NYFC collaborates with an array of key stakeholders in the child welfare community including community partners, educational institutions, ACS, and over 100 citywide provider agencies to pilot innovative programs designed to help children, young adults, and their families involved in the NYC Child Welfare System. These initiatives include:
- Compassionate juvenile justice
- Educational and career-focused activities and mentoring
- Curricula to better support LGBTQ+ youth
- Pilot programs to discover new ways to tackle the most pressing issues faced by the children and families that we serve
NYFC assumes two roles for Innovative Programs:
As Program Managers, we design, administer, and oversee all aspects of a program.
As Grant Managers, we partner with ACS to oversee the backend operations of their projects.
In June 2018, NYFC launched an intensive, multi-year pilot program in New York City known as LifeSet, designed by Youth Villages, a leading national non-profit organization based in Memphis, Tennessee.
The overarching goal of the program is to improve outcomes across the board for youth transitioning out of foster care by providing a comprehensive array of services and tightly regulated supports to transition-age youth in foster care, which include daily living and basic life skills, employment and education coaching, financial literacy, social supports that help establish strong adult relationships, and more.
This program is designed to be highly customizable, allowing the specialists to tailor the services offered to meet the exact needs of the youth. The program will serve approximately 300 youth, ages 17 to 22, over three years. Four local NYC foster care agencies – Children’s Aid, SCO Family Services, Good Shepherd Services, and The NY Foundling – were competitively selected to recruit, enroll, and serve the program’s participants.
Programs for Older Youth In The Faster Care And Juvenile Justice Systems
With funding from The Robinhood Foundation, NYFC and ACS partnered to provide over 200 paid virtual summer internships for older youth in the foster care and juvenile justice systems along with Summer Enrichment Programs for youth in detention.
These programs were designed in response to the COVID-19 emergency to provide a source of income for these young people to help meet needs during this very challenging time, as well as to provide critical work experience.
In addition to career development and training support, each youth received approximately $1,500 for the 6-week internship. Eight of the youth were placed directly with NYFC and their internship encompassed a Peer Educator Certification along with a research project focused on the benefits of meditation, mindfulness, yoga, and nutrition; and how these interventions can serve as alternative approaches to healing trauma. Throughout the six-week program, the eight participants - led by an NYFC scholarship alumnus - also received career and college planning coaching, and professional development networking events and workshops.
To Parents With Intellectual Or Developmental Disabilities
With funding from The Mother Cabrini Foundation, NYFC and ACS partnered to provide vital support services to parents with intellectual or developmental disabilities involved with the NYC child welfare system.
In this pilot, NYFC and ACS’ Developmental Disabilities Unit partner with Sinergia to provide service coordination for these parents, including those with court involvement who are working towards reunification.
Sinergia offers group classes, one-on-one sessions, and coaching to help with individual parenting goals identified for each parent, such as nutrition and meal planning, and establishment of a household routine.

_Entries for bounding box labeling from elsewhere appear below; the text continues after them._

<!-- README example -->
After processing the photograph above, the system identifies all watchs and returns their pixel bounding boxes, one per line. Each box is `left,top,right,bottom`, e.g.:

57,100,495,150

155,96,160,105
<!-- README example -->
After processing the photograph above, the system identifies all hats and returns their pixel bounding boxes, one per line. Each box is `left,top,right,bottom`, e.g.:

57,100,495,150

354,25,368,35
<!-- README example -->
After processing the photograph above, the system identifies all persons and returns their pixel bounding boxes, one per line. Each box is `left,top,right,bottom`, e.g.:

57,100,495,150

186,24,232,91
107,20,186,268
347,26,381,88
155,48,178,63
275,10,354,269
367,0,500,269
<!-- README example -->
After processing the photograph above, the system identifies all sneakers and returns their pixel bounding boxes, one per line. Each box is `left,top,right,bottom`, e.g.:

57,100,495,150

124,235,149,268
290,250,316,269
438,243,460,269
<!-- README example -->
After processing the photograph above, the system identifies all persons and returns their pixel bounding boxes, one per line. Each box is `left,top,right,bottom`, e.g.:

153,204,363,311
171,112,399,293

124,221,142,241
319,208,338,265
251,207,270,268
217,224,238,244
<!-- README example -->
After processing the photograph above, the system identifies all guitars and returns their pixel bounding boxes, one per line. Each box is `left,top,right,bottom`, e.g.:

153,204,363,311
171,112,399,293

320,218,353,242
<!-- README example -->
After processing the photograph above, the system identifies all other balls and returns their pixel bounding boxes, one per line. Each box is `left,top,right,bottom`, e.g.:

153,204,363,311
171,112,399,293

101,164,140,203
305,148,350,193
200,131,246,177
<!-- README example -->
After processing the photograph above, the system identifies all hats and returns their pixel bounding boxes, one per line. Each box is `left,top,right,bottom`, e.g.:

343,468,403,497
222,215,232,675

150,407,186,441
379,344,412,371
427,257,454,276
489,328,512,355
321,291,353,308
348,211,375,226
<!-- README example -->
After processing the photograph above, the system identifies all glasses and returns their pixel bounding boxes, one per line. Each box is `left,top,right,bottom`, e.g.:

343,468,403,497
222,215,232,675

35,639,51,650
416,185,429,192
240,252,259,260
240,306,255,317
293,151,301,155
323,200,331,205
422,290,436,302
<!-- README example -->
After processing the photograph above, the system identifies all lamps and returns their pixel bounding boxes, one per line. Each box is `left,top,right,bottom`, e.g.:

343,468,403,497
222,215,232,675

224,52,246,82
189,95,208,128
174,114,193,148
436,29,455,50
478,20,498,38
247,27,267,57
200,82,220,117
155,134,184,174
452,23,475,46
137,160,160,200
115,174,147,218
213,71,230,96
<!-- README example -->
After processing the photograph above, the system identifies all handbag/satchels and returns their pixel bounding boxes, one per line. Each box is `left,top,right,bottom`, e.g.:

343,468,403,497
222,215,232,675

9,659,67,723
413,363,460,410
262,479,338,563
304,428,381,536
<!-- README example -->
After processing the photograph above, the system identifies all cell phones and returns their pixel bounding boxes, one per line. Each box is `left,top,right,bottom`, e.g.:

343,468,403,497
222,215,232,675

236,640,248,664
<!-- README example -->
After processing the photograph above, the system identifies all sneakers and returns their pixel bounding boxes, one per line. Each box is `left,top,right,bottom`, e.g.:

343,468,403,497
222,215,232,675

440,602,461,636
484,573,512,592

The supports and resources provided include a parent assessment, parenting classes, individual counseling, home visit coaching, help with individual parenting goals, and 1:1 home and community support.
Through Drama: Developing Positive Pathways For Lives Through Expressive Arts
NYFC, ACS, and Foster Care Unplugged have collaborated to design a pilot program focused upon trauma mitigation and mental health support through therapeutic expressive arts group work for trafficked and at-risk girls and young women within NYC’s child welfare system.
Made possible by support from The New York Community Trust, these survivor-led therapeutic drama and writing exercises serve as mediums for youth to safely express and process their life stories, allowing them to identify strengths and strive towards supportive and positive alternate pathways.
Beyond Foster Care
With support from the Sirus fund, NYFC and ACS partnered with Action Research to complete the analysis and implementation planning needed to integrate additional prevention supports for low-income families with children in foster care, or at very high risk of foster care.
Increasing available prevention services will strengthen families, reduce the overall use of foster care, and prevent re-entries into care.
LGBTQ Foster Care
Population Count And Youth Climate Survey
With support from The Annie E. Casey Foundation and Redlich Horwitz, NYFC and ACS commissioned a study to better understand the needs and experiences of young people in foster care who identify as LGBTQAI+ and gender diverse.
The study, titled “Experiences and Well-Being of Sexual and Gender Diverse Youth in Foster Care in New York City,” is based on feedback from the multitude of young people interviewed combined with analysis of administrative data and serves to provide new guidance for the child welfare field and inform strategies to improve outcomes of LGBTQAI+ youth in care. Columbia University designed the study, analyzed the data, and produced the report, and Westat conducted the survey.